Zur Physiotherapie gehören Übungen der Arme am Bewegungstrainer. Denny erklärt: "Das ist auch Ausdauertraining für den Rollstuhl, dass ich weiter schnell und flink im Rolli unterwegs bin."
Die Freundin: Aus Pflege und Betreuung wird Liebe
Im Elternhaus lebt der junge Mann in einer eigenen Wohnung zusammen mit seiner Freundin Maxi Priemer. Vor dreieinhalb Jahren haben sich die beiden nach dem Aufenthalt im Bergmannstrost Halle bei der Reha kennengelernt. Maxi war zu dieser Zeit seine betreuende Schwester.

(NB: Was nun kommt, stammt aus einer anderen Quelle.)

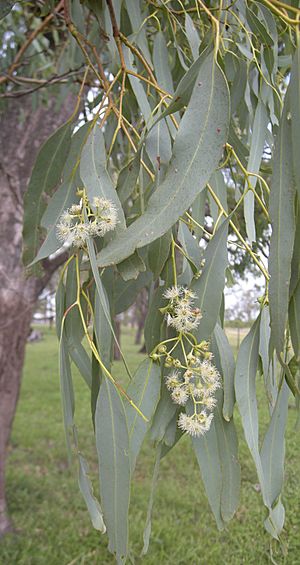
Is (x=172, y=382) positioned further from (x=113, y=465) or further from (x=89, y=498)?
(x=89, y=498)

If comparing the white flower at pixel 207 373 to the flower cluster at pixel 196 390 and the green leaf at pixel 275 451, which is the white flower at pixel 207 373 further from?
the green leaf at pixel 275 451

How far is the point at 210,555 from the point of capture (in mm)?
2172

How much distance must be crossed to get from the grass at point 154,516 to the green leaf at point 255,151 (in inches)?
33.8

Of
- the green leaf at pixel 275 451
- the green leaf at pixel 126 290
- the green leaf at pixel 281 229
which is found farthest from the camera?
the green leaf at pixel 126 290

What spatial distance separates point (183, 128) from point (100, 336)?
34cm

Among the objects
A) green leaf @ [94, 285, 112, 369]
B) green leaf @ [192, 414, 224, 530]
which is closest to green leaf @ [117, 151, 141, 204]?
green leaf @ [94, 285, 112, 369]

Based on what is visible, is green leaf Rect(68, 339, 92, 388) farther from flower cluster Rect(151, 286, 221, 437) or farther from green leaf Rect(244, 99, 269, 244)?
green leaf Rect(244, 99, 269, 244)

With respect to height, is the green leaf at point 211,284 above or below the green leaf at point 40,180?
below

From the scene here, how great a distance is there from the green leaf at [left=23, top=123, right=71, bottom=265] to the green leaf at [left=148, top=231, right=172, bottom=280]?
1.24 ft

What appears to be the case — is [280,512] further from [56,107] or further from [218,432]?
[56,107]

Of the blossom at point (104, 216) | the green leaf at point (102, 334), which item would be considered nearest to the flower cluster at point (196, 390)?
the green leaf at point (102, 334)

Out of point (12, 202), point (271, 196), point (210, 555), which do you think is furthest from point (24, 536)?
point (271, 196)

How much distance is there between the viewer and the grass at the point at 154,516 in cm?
197

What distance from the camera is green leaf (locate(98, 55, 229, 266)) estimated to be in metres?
0.73
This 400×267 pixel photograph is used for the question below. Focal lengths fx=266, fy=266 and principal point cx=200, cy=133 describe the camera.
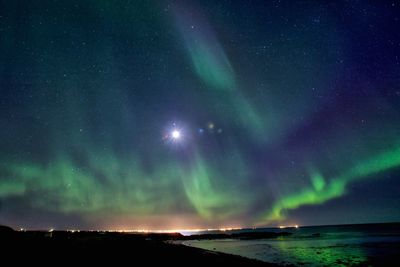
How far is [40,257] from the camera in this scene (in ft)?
53.1

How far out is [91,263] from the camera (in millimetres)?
16406

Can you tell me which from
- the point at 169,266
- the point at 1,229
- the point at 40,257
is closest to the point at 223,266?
the point at 169,266

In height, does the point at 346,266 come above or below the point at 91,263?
below

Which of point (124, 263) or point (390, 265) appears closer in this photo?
point (124, 263)

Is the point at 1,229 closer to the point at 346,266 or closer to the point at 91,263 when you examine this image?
the point at 91,263

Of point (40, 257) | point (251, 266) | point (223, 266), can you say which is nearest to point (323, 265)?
point (251, 266)

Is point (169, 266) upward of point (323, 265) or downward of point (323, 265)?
upward

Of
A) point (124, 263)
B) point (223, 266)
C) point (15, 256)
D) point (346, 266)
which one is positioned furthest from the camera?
point (346, 266)

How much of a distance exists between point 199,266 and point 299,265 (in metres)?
13.8

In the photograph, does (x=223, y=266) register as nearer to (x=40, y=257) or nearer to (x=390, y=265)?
(x=40, y=257)

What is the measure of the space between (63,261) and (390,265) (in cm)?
3039

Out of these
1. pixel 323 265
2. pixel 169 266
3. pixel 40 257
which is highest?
pixel 40 257

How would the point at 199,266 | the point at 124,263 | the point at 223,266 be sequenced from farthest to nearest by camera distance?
the point at 223,266 → the point at 199,266 → the point at 124,263

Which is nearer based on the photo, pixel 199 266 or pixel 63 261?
pixel 63 261
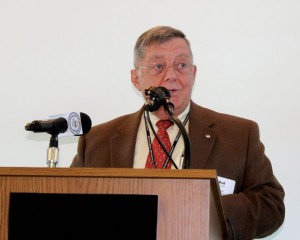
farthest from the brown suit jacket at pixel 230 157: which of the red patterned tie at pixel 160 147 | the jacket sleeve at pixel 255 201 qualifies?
the red patterned tie at pixel 160 147

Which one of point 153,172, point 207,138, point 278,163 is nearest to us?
point 153,172

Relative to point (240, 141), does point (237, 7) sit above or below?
above

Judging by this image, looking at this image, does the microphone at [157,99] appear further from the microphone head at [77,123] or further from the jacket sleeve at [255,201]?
the jacket sleeve at [255,201]

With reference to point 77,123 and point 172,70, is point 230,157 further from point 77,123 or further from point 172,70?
point 77,123

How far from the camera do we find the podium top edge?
174 centimetres

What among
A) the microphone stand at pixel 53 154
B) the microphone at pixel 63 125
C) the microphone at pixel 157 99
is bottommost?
the microphone stand at pixel 53 154

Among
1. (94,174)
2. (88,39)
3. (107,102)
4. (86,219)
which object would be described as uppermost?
A: (88,39)

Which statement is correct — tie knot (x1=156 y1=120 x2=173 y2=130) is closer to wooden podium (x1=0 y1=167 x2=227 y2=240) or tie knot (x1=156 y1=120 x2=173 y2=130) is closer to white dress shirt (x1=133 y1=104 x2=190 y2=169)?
white dress shirt (x1=133 y1=104 x2=190 y2=169)

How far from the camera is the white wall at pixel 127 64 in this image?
3486 millimetres

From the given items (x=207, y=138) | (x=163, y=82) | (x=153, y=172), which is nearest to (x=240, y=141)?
(x=207, y=138)

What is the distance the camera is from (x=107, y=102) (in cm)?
379

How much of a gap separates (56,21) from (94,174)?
2.27 meters

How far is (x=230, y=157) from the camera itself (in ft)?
9.60

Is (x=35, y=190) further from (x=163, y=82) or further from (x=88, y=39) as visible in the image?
(x=88, y=39)
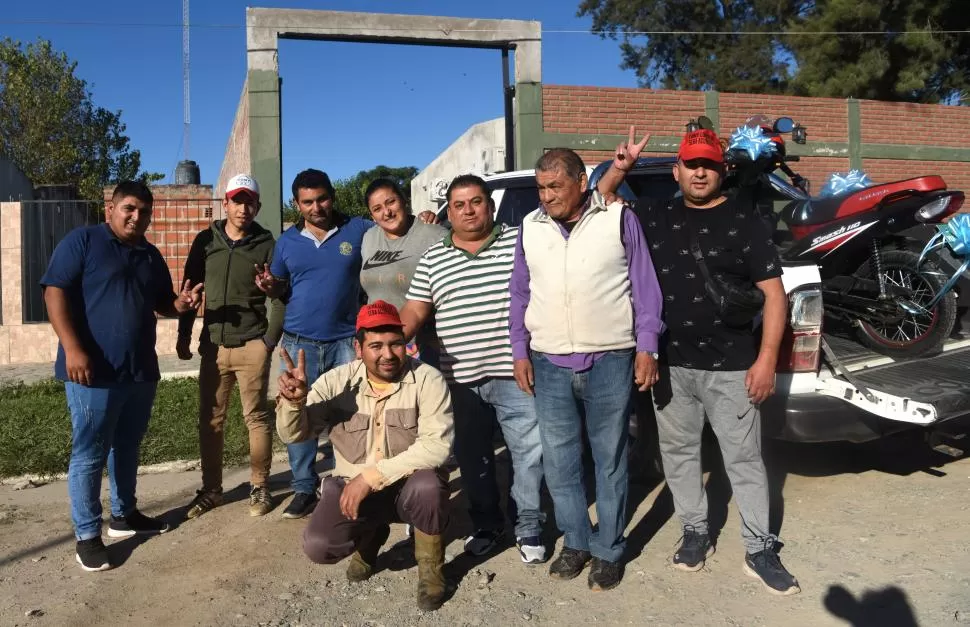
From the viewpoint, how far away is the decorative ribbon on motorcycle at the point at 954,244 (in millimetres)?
4699

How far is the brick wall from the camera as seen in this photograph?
1251 centimetres

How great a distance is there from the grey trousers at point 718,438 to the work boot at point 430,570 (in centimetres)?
114

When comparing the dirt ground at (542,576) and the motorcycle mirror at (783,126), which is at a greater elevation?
the motorcycle mirror at (783,126)

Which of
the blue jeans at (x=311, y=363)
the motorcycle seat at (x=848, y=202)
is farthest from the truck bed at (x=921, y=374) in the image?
the blue jeans at (x=311, y=363)

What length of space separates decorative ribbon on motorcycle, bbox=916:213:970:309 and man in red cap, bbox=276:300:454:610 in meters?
3.14

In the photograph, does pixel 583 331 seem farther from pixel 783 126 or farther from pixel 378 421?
pixel 783 126

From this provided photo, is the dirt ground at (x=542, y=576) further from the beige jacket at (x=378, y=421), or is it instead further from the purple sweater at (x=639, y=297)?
the purple sweater at (x=639, y=297)

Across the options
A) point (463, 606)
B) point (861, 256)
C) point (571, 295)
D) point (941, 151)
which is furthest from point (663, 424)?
point (941, 151)

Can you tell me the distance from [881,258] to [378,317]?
339 cm

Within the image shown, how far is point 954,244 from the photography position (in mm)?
4758

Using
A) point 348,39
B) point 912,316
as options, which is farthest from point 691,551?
→ point 348,39

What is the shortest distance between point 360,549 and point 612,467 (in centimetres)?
122

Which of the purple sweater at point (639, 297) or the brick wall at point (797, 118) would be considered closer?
the purple sweater at point (639, 297)

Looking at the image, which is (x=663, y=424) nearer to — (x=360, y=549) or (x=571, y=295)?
(x=571, y=295)
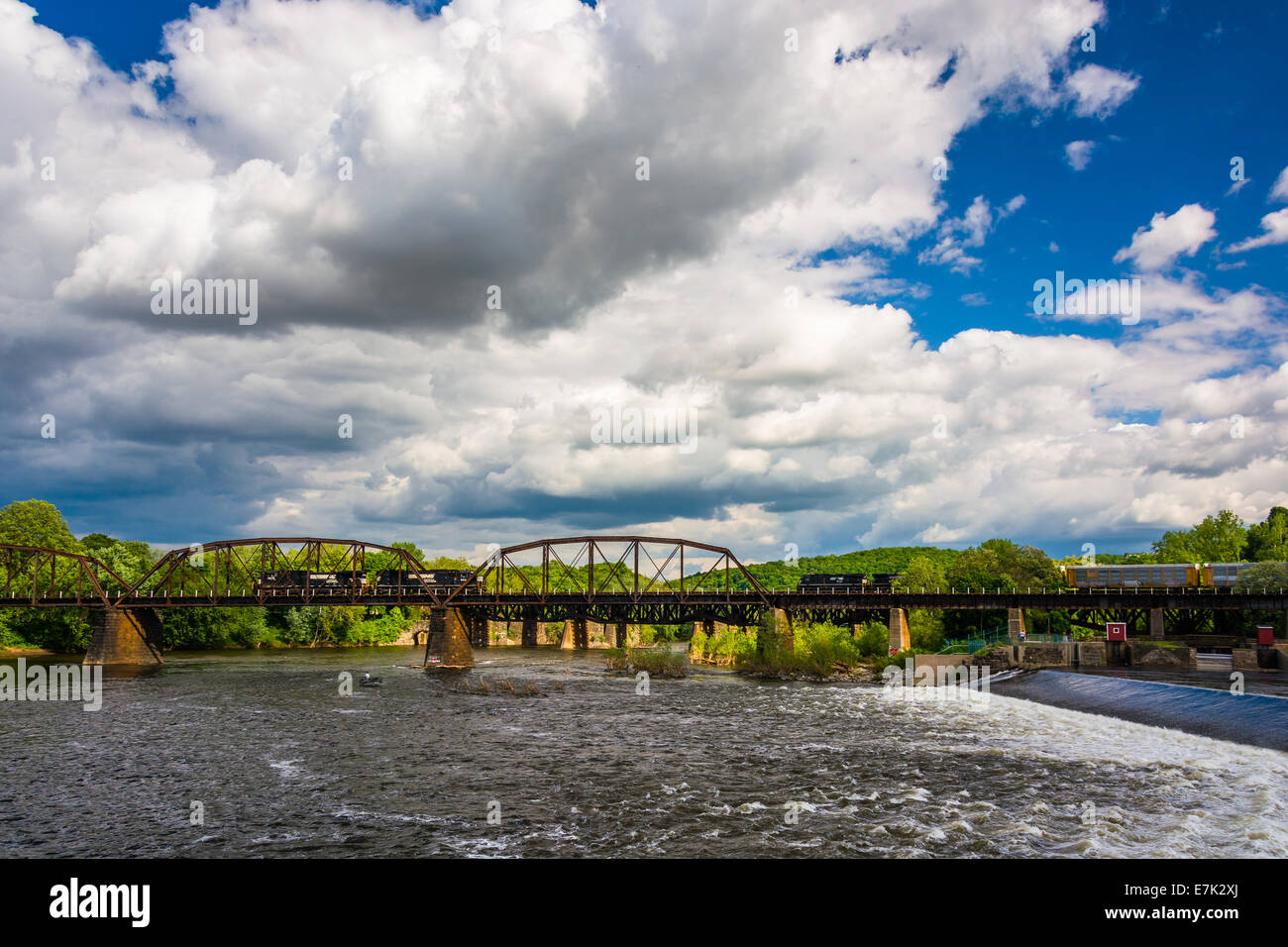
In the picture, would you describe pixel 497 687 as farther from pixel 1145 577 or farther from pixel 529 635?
pixel 529 635

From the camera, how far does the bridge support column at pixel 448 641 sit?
10656 cm

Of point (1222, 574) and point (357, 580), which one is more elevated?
point (357, 580)

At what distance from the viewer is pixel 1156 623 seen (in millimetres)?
87688

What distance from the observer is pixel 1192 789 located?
97.3 feet

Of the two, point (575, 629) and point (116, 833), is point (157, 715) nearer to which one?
point (116, 833)

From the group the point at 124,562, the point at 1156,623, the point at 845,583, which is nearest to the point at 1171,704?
the point at 1156,623

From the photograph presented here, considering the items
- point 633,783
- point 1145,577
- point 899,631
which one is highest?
point 1145,577

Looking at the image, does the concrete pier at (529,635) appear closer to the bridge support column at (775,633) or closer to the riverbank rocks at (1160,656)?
the bridge support column at (775,633)

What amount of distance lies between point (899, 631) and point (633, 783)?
7211cm

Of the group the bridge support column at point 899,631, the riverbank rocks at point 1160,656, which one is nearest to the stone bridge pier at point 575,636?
the bridge support column at point 899,631

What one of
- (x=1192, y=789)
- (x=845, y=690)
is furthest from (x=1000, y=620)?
(x=1192, y=789)

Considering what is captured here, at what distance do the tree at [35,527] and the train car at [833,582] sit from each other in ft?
418

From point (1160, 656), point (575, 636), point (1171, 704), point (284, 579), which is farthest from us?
point (575, 636)
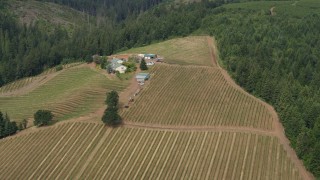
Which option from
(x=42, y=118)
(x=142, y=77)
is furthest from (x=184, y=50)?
(x=42, y=118)

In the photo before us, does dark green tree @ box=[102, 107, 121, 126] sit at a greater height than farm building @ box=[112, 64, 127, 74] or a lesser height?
greater

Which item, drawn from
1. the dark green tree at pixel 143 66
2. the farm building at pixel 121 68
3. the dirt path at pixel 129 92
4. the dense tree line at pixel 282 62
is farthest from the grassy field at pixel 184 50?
the dirt path at pixel 129 92

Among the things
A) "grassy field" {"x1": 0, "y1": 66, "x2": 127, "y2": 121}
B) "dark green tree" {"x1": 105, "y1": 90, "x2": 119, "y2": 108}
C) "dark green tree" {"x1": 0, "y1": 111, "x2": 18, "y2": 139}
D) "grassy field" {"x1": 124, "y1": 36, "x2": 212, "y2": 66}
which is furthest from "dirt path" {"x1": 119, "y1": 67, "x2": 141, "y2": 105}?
"dark green tree" {"x1": 0, "y1": 111, "x2": 18, "y2": 139}

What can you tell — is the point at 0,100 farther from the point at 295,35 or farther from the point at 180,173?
the point at 295,35

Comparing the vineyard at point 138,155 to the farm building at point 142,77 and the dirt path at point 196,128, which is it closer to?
the dirt path at point 196,128

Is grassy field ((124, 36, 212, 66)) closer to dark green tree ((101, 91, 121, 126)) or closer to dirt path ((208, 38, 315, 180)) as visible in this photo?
dirt path ((208, 38, 315, 180))
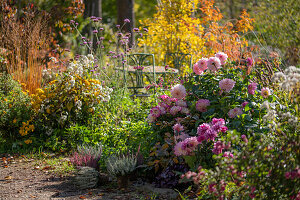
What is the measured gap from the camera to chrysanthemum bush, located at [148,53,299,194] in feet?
10.7

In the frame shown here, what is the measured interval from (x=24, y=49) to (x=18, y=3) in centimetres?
259

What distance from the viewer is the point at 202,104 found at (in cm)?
358

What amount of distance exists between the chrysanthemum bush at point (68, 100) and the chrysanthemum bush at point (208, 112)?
1498mm

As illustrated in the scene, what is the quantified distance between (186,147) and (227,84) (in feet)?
2.26

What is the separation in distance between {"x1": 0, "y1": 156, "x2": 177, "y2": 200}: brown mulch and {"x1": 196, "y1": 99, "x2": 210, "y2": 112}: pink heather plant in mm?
924

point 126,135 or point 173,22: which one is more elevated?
point 173,22

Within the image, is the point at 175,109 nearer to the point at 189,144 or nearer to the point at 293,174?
the point at 189,144

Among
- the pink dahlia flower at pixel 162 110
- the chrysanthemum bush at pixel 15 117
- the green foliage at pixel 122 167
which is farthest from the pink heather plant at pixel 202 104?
the chrysanthemum bush at pixel 15 117

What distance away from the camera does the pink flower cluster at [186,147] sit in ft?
10.5

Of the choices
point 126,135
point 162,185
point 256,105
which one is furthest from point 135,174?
point 256,105

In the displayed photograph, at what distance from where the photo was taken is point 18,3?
9641 mm

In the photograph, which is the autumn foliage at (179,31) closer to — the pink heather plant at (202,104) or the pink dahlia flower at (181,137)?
the pink heather plant at (202,104)

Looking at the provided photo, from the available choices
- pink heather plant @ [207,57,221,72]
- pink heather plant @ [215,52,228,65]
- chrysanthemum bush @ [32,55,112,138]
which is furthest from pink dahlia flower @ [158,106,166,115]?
chrysanthemum bush @ [32,55,112,138]

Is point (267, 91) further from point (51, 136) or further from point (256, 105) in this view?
point (51, 136)
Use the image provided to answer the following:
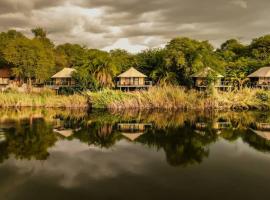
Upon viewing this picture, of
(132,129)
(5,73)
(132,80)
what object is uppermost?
(5,73)

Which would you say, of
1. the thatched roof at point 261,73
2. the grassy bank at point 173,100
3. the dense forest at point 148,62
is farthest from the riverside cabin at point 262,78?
the grassy bank at point 173,100

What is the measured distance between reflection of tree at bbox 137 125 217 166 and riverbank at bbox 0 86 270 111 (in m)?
11.1

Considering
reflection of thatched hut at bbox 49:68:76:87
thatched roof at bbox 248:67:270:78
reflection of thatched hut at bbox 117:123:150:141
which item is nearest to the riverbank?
thatched roof at bbox 248:67:270:78

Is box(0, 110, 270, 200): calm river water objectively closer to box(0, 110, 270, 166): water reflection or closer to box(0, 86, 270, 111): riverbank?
box(0, 110, 270, 166): water reflection

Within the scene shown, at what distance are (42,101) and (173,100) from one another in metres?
14.5

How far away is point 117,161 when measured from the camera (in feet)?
41.3

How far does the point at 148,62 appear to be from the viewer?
149 ft

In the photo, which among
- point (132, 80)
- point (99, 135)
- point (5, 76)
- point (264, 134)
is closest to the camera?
point (264, 134)

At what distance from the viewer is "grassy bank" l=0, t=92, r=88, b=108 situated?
108 feet

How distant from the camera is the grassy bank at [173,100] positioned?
3095 cm

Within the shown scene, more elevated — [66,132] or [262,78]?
[262,78]

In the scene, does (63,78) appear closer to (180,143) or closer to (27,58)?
(27,58)

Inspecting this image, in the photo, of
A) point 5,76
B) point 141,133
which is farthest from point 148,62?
point 141,133

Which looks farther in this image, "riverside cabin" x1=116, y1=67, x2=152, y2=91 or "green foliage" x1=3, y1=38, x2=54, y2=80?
"green foliage" x1=3, y1=38, x2=54, y2=80
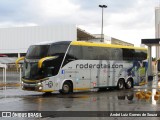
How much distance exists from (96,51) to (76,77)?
257 cm

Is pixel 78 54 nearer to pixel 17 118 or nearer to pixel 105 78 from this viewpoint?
pixel 105 78

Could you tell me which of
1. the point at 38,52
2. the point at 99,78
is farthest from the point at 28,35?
the point at 38,52

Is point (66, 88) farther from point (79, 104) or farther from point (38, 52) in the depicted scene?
point (79, 104)

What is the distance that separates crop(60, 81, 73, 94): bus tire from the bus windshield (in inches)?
94.9

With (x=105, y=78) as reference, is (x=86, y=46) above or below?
above

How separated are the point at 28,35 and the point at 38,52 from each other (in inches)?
3312

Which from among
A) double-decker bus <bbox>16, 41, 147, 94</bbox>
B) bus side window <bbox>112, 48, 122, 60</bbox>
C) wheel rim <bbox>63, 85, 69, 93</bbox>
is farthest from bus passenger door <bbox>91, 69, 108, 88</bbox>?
wheel rim <bbox>63, 85, 69, 93</bbox>

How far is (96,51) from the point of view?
2477cm

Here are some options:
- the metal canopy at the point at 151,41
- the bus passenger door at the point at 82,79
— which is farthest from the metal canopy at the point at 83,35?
the bus passenger door at the point at 82,79

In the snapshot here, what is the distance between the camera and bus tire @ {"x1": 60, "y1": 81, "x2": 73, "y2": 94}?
22.5m

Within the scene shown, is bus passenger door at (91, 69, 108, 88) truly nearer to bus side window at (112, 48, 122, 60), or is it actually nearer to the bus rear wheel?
bus side window at (112, 48, 122, 60)

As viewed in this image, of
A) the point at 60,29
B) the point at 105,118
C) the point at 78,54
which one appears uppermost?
the point at 60,29

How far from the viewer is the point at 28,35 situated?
4122 inches

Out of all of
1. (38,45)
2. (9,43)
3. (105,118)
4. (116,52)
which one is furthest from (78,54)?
(9,43)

Das erste Aufeinandertreffen der beiden sei nicht spektakulär gewesen: "Sie kam zum Spätdienst rein ins Zimmer und hat sich vorgestellt. Ich dachte nur, die Schwester ist ganz schön. Naja…" Über die Jahre hätten sie sich aber gefunden, sagt Denny. Er fügt hinzu: "Und heute sitzt sie bei mir und ist nicht mehr wegzudenken."
Über seine Beziehung sagt Denny, sie wäre das Beste, was ihm passieren konnte: "Dass ich diese Situation mit jemanden teilen kann, ist das Schönste, was es gibt." Seine Freundin sei teilweise seine Arme, Beine und Hände. "Sie unterstützt mich in jeder Lebenslage und dafür bin ich überaus dankbar."
Meine Freundin ist teilweise meine Arme, meine Beine und meine Hände.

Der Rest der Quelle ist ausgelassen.